Copy the rows word for word, from the line containing "Looking at the image, what" up to and including the last line of the rows.

Start of WORKING DATA

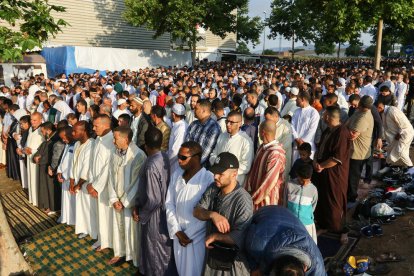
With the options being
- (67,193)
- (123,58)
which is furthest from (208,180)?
(123,58)

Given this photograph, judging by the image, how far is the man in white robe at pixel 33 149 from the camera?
6.14 meters

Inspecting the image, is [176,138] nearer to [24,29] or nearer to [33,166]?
[24,29]

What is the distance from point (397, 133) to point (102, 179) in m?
5.57

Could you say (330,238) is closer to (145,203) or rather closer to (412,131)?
(145,203)

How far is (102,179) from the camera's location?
4.49 metres

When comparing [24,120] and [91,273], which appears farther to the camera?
[24,120]

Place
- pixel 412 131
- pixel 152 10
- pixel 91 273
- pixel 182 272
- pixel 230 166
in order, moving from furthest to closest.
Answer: pixel 152 10 → pixel 412 131 → pixel 91 273 → pixel 182 272 → pixel 230 166

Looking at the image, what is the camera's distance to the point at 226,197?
9.16 ft

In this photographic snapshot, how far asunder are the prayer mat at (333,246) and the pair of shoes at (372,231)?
178 millimetres

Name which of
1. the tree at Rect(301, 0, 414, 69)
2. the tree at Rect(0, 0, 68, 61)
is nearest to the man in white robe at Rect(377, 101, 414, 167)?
the tree at Rect(0, 0, 68, 61)

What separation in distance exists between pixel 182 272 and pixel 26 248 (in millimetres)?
2699

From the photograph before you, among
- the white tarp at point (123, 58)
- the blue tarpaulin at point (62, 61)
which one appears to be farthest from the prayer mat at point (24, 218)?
the white tarp at point (123, 58)

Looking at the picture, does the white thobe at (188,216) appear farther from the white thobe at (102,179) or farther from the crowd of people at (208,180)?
the white thobe at (102,179)

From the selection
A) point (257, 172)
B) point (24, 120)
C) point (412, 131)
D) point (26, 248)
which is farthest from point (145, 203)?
point (412, 131)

End of WORKING DATA

■ ANSWER FOR THIS EXERCISE
Looking at the image, what is the camera's distance to the point at 226,197?
9.16 ft

In this photographic snapshot, how far asunder are the prayer mat at (333,246) and the pair of shoes at (372,231)?
178 millimetres

Name which of
1. the tree at Rect(301, 0, 414, 69)
2. the tree at Rect(0, 0, 68, 61)
is nearest to the man in white robe at Rect(377, 101, 414, 167)?
the tree at Rect(0, 0, 68, 61)

What separation in distance exists between pixel 182 272 and pixel 26 248 (in millimetres)?
2699

From the photograph before you, among
- the white tarp at point (123, 58)
- the blue tarpaulin at point (62, 61)
which one appears to be farthest from the prayer mat at point (24, 218)?
the white tarp at point (123, 58)

Looking at the picture, does the white thobe at (188,216) appear farther from the white thobe at (102,179) or farther from the crowd of people at (208,180)?
the white thobe at (102,179)

From the selection
A) point (257, 172)
B) point (24, 120)
C) point (412, 131)
D) point (26, 248)
which is farthest from point (145, 203)?
point (412, 131)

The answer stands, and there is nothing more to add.